Il ne va donc pas manquer d’occasions de mourir de rire.

Ici je voudrais m’opposer au « catastrophisme éclairé ». Cette doctrine qui prétend que l’annonce de la catastrophe (écologique ou virale, ce qui revient au même) aurait le pouvoir d’empêcher la catastrophe (le grand dénouement du théâtre humain). Et serait capable d’empêcher la catastrophe annoncée (retourner le retournement) par un sursaut « de conscience », par l’éveil (le fameux woke, l’awakening), ou à la manière Jéricho des idées qui font tomber les murailles psychiques, de l’éveil au dessillement.

 

Bien entendu, et comme de coutume, aucune annonce, aussi terrible ou merveilleuse soit-elle, n’a cette capacité magique de transformer ou retourner ce que je nommerai (gentiment) « les habitudes », les manières habituelles, locales ou autochtones, de sentir ; moins affablement : l’enkystement apeuré dans un mode de vie.
Peut-être que la foi a, dans des temps mythiques, renversé des montagnes ; mais nous sommes, depuis longtemps, entrés dans un monde sinistre et cynique, celui de l’efficacité matérielle (avec ses services spéciaux).


Seule une révolution égalitariste, une catastrophe au sens théâtral (voir la fameuse théorie mathématique des catastrophes, avec ses point de rebroussement), aurait cette capacité de retourner le mode de vie dominant (relire le Docteur Jivago).
Seule une catastrophe politique pourrait empêcher la catastrophe (des catastrophistes).
Seul un désastre (« dés-astre ») politique peut contenir le désastre (la destruction) écologique.
Seule une catastrophe politique, avec son désastre sublime, bien qu’obscur, peut arrêter la catastrophe rampante que représente le développement universel de l’économie, du capitalisme, de l’industrie, aujourd’hui des innovations géo-écologiques miraculeuses, ah, les magnifiques batteries !
Dans une de ses mutations, si ce n’est dès l’origine (invoquons les Écossais, qui nous poursuivrons, de David Hume à Adam Smith et à toutes les mains armées de l’impérialisme britannique – Adam Smith le mercantiliste camouflé ou le physiocrate du Despotisme de la Chine, l’agent de la Compagnie des Indes), donc dans une de ses innovations, le capitalisme s’est emparé, par la force, les larmes et le sang, du grand espoir paysan, le désir de vivre une vie comme celle que menaient les seigneurs (à grand train), l’enrichissement pour tous, quitter les masures pour les palais, avec toutes les commodités (les « commodities » de Hume) ou le luxe popularisé, la chasse et les bains (et les stations thermales nobles), les voyages et les fêtes.

C’est ce rêve moteur, récupéré, être à l’abri du besoin, être à l’aise, devenir aisé, posséder une grande maison et tout le confort, avec toutes les facilités, y compris les nouveaux domestiques coloniaux (pourquoi tant d’Écossais dans le Raj britannique ?), c’est ce désir capturé qui a fini par pousser l’humanité souffrante dans le lit des capitalistes (une sorte de prouesse sexuelle).
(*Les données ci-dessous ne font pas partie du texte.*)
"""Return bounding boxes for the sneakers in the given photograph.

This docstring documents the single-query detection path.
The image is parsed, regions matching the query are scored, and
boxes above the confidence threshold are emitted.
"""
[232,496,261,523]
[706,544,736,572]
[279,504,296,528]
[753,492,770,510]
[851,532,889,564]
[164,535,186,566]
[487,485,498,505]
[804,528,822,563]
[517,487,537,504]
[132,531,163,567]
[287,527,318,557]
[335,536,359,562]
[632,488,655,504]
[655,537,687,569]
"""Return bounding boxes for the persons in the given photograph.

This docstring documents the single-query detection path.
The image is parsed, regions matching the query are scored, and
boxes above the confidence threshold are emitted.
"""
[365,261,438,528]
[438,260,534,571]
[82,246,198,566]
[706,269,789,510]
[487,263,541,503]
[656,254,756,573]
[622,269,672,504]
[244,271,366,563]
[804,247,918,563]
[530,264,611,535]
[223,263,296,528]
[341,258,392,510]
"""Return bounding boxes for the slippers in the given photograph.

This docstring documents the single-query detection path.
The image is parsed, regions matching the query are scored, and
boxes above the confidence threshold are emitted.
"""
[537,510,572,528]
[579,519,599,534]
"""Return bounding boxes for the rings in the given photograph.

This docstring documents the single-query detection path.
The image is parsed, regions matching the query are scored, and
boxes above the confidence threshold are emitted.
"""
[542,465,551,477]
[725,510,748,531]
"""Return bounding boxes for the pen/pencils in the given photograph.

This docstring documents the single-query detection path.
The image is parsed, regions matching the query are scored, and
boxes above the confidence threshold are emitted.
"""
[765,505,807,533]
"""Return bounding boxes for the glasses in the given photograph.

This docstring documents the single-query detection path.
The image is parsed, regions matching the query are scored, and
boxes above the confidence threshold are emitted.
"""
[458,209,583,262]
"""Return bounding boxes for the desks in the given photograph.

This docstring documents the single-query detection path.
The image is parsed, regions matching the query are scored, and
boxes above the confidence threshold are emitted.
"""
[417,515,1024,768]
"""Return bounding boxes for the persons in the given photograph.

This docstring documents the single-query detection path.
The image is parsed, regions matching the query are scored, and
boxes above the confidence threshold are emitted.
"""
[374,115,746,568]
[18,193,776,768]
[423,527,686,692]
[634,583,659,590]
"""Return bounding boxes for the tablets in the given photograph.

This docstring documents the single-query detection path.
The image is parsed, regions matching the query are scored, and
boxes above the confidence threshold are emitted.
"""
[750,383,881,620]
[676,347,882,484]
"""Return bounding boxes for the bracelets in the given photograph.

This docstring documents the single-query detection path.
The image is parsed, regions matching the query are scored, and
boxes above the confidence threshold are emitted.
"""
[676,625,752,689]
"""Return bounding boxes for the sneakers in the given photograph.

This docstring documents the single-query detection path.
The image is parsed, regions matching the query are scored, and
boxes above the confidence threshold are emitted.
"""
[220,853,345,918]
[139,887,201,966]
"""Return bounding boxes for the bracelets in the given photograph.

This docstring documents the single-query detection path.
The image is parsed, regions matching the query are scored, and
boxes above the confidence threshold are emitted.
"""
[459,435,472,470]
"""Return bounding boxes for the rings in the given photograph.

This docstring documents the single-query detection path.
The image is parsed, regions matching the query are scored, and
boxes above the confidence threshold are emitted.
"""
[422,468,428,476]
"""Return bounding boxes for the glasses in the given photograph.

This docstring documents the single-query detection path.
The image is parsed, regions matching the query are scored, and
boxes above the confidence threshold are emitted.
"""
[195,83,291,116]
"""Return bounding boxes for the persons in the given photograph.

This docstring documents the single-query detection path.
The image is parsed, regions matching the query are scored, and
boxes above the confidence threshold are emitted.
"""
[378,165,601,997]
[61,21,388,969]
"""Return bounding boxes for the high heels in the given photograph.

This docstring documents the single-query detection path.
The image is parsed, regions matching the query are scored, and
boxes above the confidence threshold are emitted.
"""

Que souhaitaient les habitants de l’ex bloc soviétique, derrière le mur ? Non pas la liberté, mais la consommation et la circulation des camions… Et de nouveaux murs – de ce point de vue des « nouveaux convertis », au capitalisme et au nationalisme, bien regarder la figure acharnée de la nouvelle ministre de l’intérieur britannique, Priti Patel, le symbole absolu de l’émigré intégré de seconde génération, née à Londres de l’émigration indienne, qui ferme férocement la porte au nez des nouveaux arrivants).


Pourquoi les misérables du monde, les paysans pauvres, risqueraient-ils leur vie ? Qu’est-ce que cette immense migration paysanne ? Un nouvel exode paysan (en deux étapes) à l’échelle planétaire ; les exilés fuyant les satrapies locales (et leur corruption) pour trouver l’enfer raciste des métropoles impériales déclassées (avec leur corruption) ; qui ne peut voir l’ironie de la fuite des Afghans (« collabos ») voulant rejoindre la ruine britannique et ses vapeurs de ressentiment (combien de nouveaux harkis ?).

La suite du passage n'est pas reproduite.